城市飽經滄桑,已無需更多感慨,這隻是他生命曆程的一段必經路,邁出這一步,為了這一天,這一刻,他已經等待了很多年很多年。
所有的思緒,都隻在電光火石一閃間。
張複興彈出指尖的煙卷兒,紅彤的煙頭在空中張開美妙的弧型線。霎時背後衝鋒槍聲四起,震耳欲聾,平靜如水的畫麵在如潮槍聲中扭曲。

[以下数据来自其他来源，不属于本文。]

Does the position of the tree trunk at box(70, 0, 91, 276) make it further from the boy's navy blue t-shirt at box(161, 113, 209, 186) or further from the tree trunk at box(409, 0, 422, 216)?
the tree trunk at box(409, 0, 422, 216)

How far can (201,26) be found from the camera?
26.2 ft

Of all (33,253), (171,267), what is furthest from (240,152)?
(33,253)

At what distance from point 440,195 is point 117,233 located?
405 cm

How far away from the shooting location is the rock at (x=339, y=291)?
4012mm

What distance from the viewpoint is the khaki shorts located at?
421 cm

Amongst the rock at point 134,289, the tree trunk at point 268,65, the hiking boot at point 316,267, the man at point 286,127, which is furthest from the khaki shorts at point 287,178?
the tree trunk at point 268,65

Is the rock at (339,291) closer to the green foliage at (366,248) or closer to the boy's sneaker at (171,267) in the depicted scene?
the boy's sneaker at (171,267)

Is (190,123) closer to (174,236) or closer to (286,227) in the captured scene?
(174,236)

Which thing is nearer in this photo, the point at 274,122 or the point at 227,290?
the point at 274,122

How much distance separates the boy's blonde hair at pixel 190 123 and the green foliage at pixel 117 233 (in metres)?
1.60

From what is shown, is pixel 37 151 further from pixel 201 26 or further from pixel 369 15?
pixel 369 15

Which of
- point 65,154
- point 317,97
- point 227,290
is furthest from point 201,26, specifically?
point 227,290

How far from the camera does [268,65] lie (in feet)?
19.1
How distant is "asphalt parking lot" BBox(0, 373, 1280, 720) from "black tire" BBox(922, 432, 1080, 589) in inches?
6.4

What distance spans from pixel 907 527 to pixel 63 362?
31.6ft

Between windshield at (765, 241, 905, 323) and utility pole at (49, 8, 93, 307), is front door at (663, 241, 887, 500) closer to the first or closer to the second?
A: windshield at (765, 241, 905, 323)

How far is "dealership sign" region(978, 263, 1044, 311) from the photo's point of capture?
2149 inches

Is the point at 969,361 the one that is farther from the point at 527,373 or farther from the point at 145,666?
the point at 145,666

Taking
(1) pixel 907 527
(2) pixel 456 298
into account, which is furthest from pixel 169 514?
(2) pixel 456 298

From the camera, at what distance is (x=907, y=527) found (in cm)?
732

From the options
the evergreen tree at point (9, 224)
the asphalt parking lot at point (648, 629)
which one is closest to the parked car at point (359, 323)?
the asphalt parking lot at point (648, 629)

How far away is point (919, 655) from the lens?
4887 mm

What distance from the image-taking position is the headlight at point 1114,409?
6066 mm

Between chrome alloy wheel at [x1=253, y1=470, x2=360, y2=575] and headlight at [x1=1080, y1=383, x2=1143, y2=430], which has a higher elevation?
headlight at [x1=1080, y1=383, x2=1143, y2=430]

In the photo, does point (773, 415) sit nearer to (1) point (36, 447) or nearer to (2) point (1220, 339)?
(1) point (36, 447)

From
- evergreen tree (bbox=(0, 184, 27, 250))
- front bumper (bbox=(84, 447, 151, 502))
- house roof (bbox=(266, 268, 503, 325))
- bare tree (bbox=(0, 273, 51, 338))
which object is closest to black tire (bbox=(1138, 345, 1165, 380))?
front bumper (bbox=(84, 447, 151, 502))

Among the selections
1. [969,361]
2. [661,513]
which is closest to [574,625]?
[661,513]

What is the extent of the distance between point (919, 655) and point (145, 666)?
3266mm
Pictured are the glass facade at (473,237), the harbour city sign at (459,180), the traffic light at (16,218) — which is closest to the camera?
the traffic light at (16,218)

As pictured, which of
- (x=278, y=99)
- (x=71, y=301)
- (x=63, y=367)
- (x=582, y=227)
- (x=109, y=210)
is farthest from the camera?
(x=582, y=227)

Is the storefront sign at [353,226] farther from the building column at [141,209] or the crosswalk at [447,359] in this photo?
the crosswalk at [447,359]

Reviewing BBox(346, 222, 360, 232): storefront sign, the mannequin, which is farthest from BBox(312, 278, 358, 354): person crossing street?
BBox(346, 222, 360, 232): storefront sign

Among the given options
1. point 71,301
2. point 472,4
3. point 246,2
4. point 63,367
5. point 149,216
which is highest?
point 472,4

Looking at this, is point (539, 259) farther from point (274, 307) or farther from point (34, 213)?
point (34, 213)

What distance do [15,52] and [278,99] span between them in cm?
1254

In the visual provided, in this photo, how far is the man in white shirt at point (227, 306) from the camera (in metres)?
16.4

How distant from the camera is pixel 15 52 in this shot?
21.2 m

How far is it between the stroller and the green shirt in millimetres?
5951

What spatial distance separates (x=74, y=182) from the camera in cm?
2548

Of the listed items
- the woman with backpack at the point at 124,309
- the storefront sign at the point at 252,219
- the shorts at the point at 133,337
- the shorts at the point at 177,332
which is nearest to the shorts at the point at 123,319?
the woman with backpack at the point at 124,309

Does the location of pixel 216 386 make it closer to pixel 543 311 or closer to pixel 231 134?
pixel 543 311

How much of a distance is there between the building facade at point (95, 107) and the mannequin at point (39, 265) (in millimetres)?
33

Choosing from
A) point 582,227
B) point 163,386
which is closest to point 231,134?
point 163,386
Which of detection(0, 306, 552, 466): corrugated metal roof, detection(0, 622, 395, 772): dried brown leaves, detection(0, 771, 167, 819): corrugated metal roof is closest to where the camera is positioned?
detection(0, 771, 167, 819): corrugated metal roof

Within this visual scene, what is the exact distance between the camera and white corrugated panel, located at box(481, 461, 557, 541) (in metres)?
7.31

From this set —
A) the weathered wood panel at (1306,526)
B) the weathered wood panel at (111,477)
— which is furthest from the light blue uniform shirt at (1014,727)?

廈門黨眾人後方的文具店裏,一男一女兩名俄羅斯人不知何時手裏已經托起軍規AK-74衝鋒槍瘋狂掃射,子彈片刻不息。身後槍聲大作的同一時間,二樓雙扇玻璃正門紛紛崩成粉碎,手持俄羅斯軍用AK-74衝鋒槍的三名華人站作一排,九十發5.45mm口徑步槍子彈鋪天蓋地蜂擁而來;廈門黨斜對麵的餐廳內,一對靠窗用餐的俄羅斯情侶不慌不忙拽出座椅下的旅行袋,罩在上麵的外衣無法掩蓋嘶鳴的火舌,兩支AK-74衝鋒槍梭梭貫射的子彈洞穿二十米外的血肉之軀;前一刻還借火點煙喝著啤酒的五名俄羅斯青年,臉上已經不見港口力工的疲倦,劇烈抖動著的雙肩,緊在一處的雙眼,張開大口的怒吼,沉重大麻袋裏拽出來的五隻冰冷槍管,點射連擊,AK-74強大後座力使得頻頻抬高的槍口在樓上磚牆裏留下了一道道一排排彈孔,滿目飛落的彈殼和鋼鐵碎屑,AK-74衝鋒槍嘶吼雷鳴響聲震天,仿佛地動山搖,那時,世界因而變的格外沉寂,聽不到槍聲以外的任何聲響。商場二樓平台轉眼化作一塊巨大的砧板,這裏儼然已成活人屠宰場,血肉橫濺,彈流四射,殘軀碎體,一片血泊。四百發子彈十五秒內全部傾瀉而光,四百發空彈殼畫著嫋嫋硝煙砸落在地,空寂,死亡交響樂裏,旋轉的鋼鐵帶著粉碎靈魂的速度四麵八方貫入一處,圍堵廈門黨眾人和他們的末路領袖陳宏亮。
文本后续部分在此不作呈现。